Detailed Description
In order that the objects, aspects and advantages of the invention will become more apparent, the various embodiments described hereinafter refer to the accompanying drawings which form a part hereof, and in which are shown by way of illustration various embodiments in which the invention may be practiced. It is to be understood that other embodiments may be utilized and structural and functional modifications may be made to the embodiments set forth herein without departing from the scope and spirit of the present invention.
The first embodiment is as follows:
as shown in fig. 1 to 4, the present invention provides an embodiment of an indoor navigation method, for performing accurate positioning navigation on an indoor navigation device, which specifically includes the following steps:
s1, determining the attitude angle, the initial yaw angle and the initial state information of the indoor navigation device;
specifically, the method is used for initial alignment of the indoor navigation device, determining the attitude angle of the indoor navigation device, determining the initial state information, and calibrating the initial yaw angle of the magnetometer. And calibrating the shooting module to obtain the internal parameters and distortion coefficients of the shooting module, detecting the icon by the shooting module, and obtaining a calculation formula of the attitude angle according to the relation between the pixel coordinates of the pixel points and the coordinate system of the image plane, the relation between the coordinate system of the camera and the coordinate system of the world and the imaging projection relation.
More specifically, the step of determining the attitude angle, the initial yaw angle, and the initial state information of the indoor navigation device specifically includes:
s11, calibrating the shooting module, and acquiring internal parameters and distortion coefficients of the shooting module;
s12, detecting the icon arranged on the ceiling through a shooting module to obtain the pixel coordinate of the icon;
specifically, the icon is a passive directional icon, the icon includes unique ID information, the ID information may be 3 × 3, 4 × 4, 5 × 5, and the like, and the icon is passive, does not need to send or receive any signal, and has directivity, and the specific direction is determined by the ID information of the icon. A plurality of icons can be arranged at any position of a ceiling and can be randomly arranged, clear and accurate position relations exist among the icons, and the mutual distance of the icons needs to be accurately measured in advance. The number of the specific icons is determined by the height of the ceiling and the ground and the wide-angle comprehensive calculation of the lens of the shooting module. For example, a ceiling 3m away from the ground is arranged with icons to ensure that at least one icon can be accurately identified by a camera module on the ground, and to ensure positioning accuracy, the distance between 2 icons is required to be not more than 1.5m, and the icons are required to be pasted smoothly, and meanwhile, the ceiling is basically parallel to the ground, and the angle of the ceiling is required to be less than or equal to 5 degrees.

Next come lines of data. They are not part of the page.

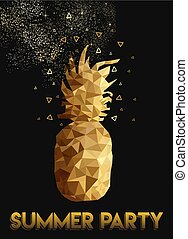 Gold low poly pineapple design for summer party - Retro...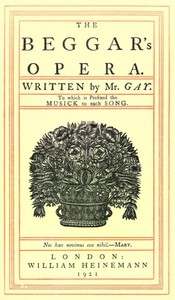 Cover of The Beggar's Opera; to Which is Prefixed the Musick to Each Song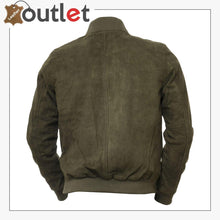 Load image into Gallery viewer, Men Olive Suede Bomber Jacket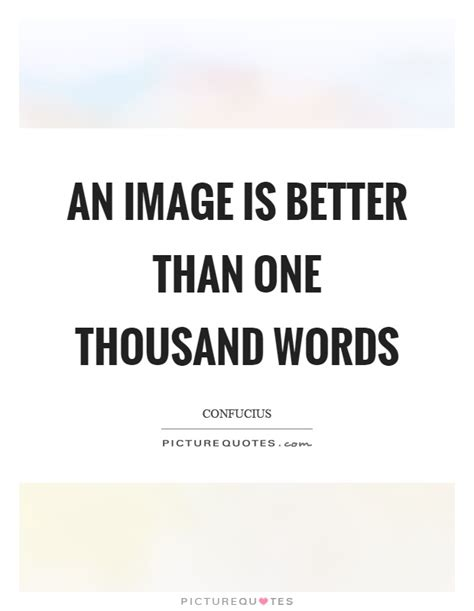 Twenty Three Days Is Better Than Nothing by An Image Is Better Than One Thousand Words Picture Quotes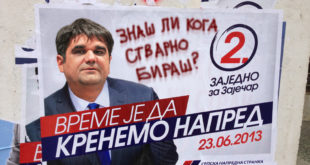 Кренули напред: Градоначелник Зајечара својој ТВ доделио 18 милиона динара 3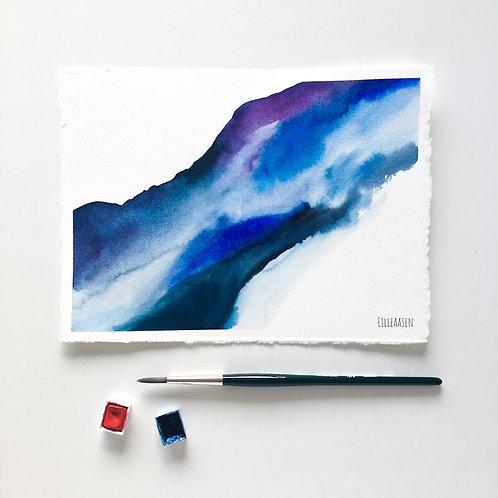 Deep Mountain - Original painting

And S13, calculating the attitude angle of the indoor navigation device.
S14, calibrating the initial yaw angle of the magnetometer;
s15, determining the initial state information, including setting the initial state position information of the indoor navigation device, such as setting the current position coordinate to (0,0,0) when the indoor navigation device is started.

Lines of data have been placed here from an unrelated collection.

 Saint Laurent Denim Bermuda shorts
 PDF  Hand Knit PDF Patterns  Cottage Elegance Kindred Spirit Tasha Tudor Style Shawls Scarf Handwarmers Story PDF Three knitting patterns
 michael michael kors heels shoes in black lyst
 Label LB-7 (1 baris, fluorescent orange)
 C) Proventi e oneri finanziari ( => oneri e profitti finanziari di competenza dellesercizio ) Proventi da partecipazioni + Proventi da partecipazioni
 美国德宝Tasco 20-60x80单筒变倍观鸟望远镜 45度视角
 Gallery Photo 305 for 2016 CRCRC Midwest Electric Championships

S2, carrying out real-time searching, detecting, shooting and decoding on the icon arranged on the ceiling through the shooting module and obtaining the icon information; specifically, the shooting module is arranged on the indoor navigation device, and the lens of the shooting module faces the ceiling and can shoot the icons on the ceiling.

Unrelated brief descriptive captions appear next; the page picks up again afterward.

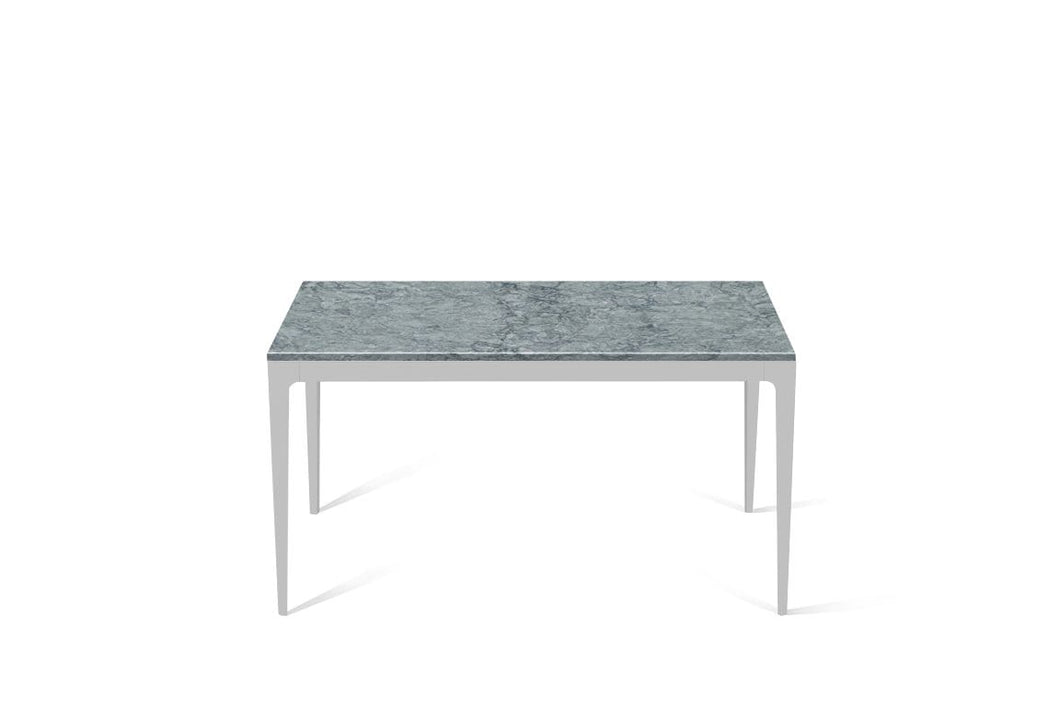 Turbine Grey Standard Dining Table Oyster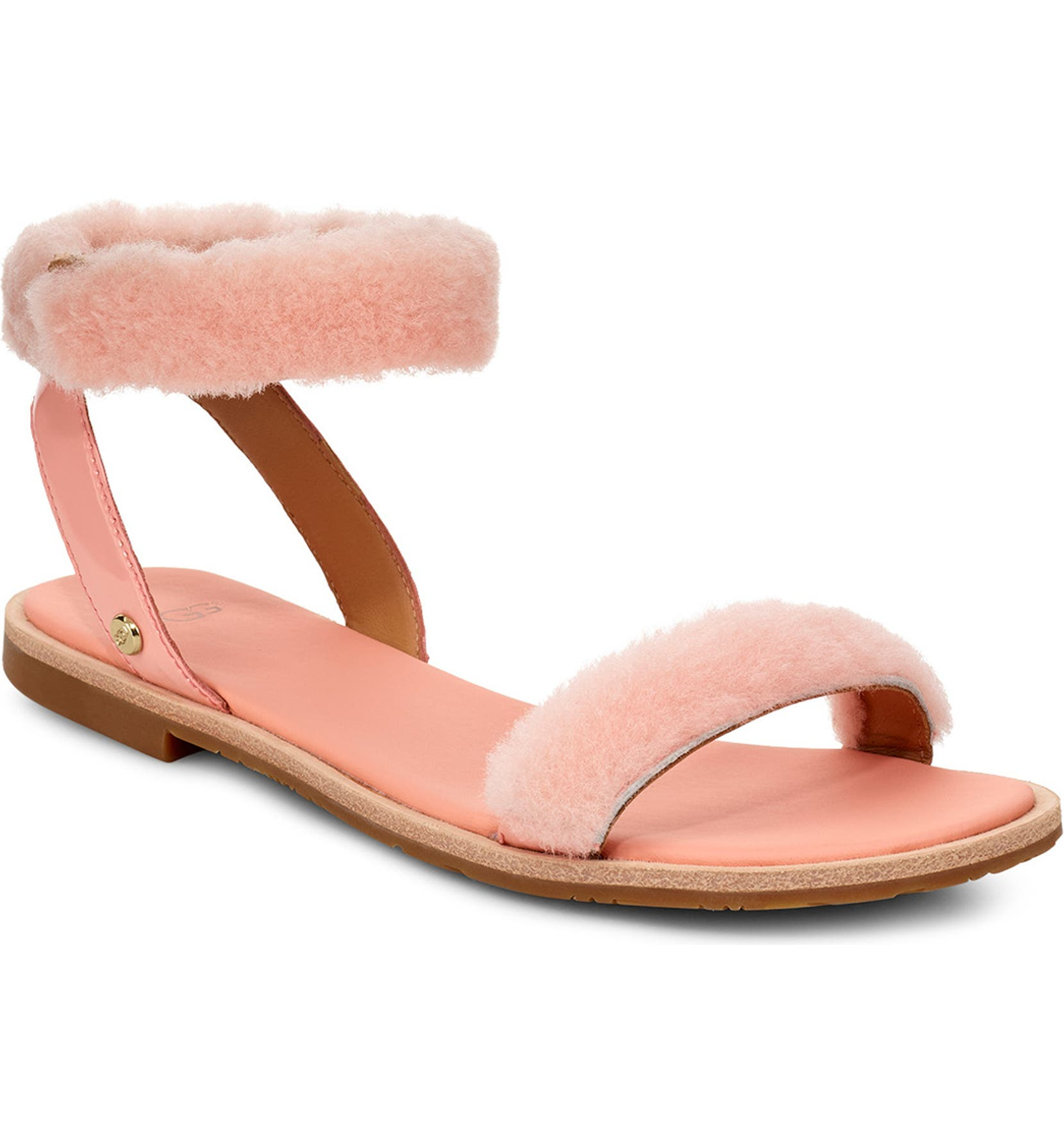ed893207a50 UGG® Fluff Springs Genuine Shearling Sandal (Women)
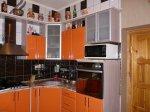 Кухня L-5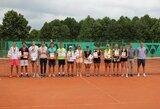 Lietuvos aštuoniolikmečių teniso čempionate šeimininkavo šiauliečiai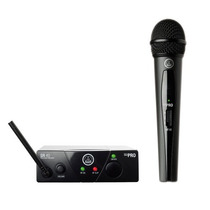 Micrófono Inalambrico Akg Wms 40 Mini Sistema Uhf Dinámico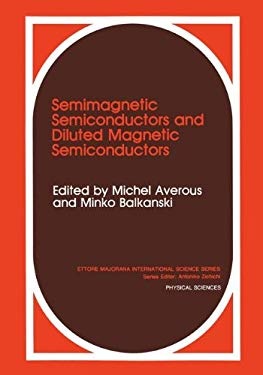 Semimagnetic Semiconductors and Diluted Magnetic Semiconductors 9780306439315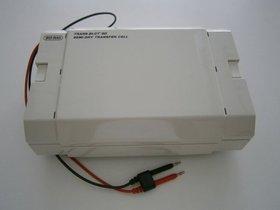 Trans Blot SD Semi-Dry Transfer Cell
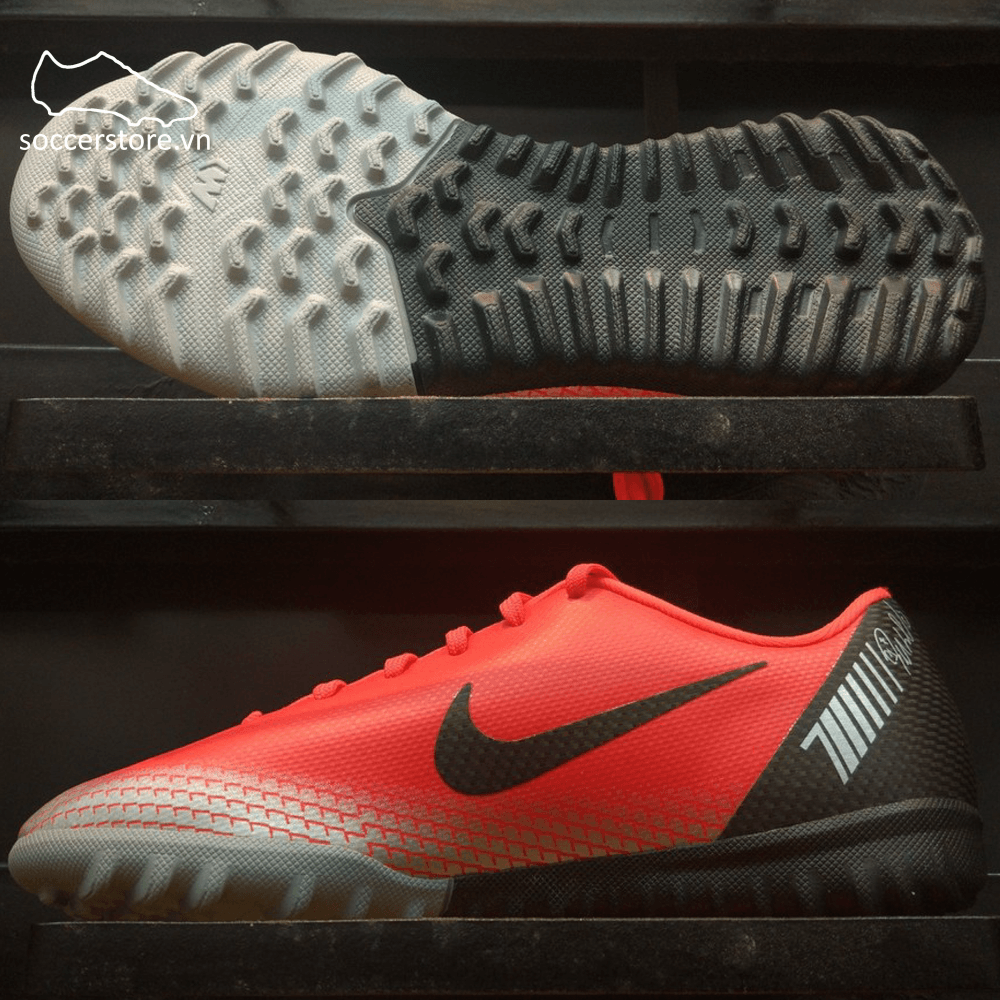 Nike Mercurial Vapor XII Academy CR7 Kids TF- Bright Crimson/ Black/ Chrome/ Dark Grey AJ3100-600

Specifically, the icon is searched, detected, photographed and decoded by using a photographing module, wherein the icon information comprises a binarization threshold processing algorithm and a contour processing algorithm, and interference information is eliminated through a large-law OSTU algorithm.
More specifically, the steps of searching, detecting, shooting, decoding and acquiring icon information in real time for the icon arranged on the ceiling through the shooting module specifically include:
s21, searching, detecting and shooting the icon image of the icon in real time;
s22, binarizing the icon image and determining the icon outline;
s23, screening and determining a target icon as an icon, wherein the outline of the icon is quadrilateral;
s24, judging whether the target icon is a pre-stored icon or not, and if so, recording image coordinates of four vertexes of the target icon;
s25, sub-pixel purification of the image coordinate positions of the four vertexes of the target icon;
s26, calculating the poses of the target icons relative to the shooting module through P4P; specifically, the calculation formula 1 for calculating the pose of the target icon relative to the shooting module through P4P is as follows:
if the intrinsic parameter matrix is known, then knowing 4 or more points that are not co-planar and co-linear allows the pose of the camera to be calculated. The attitude of the indoor navigation device can be obtained by using 4 or more coplanar and non-collinear points, namely R and t are obtained through calculation, specifically, R is a rotation matrix, and t is a displacement vector.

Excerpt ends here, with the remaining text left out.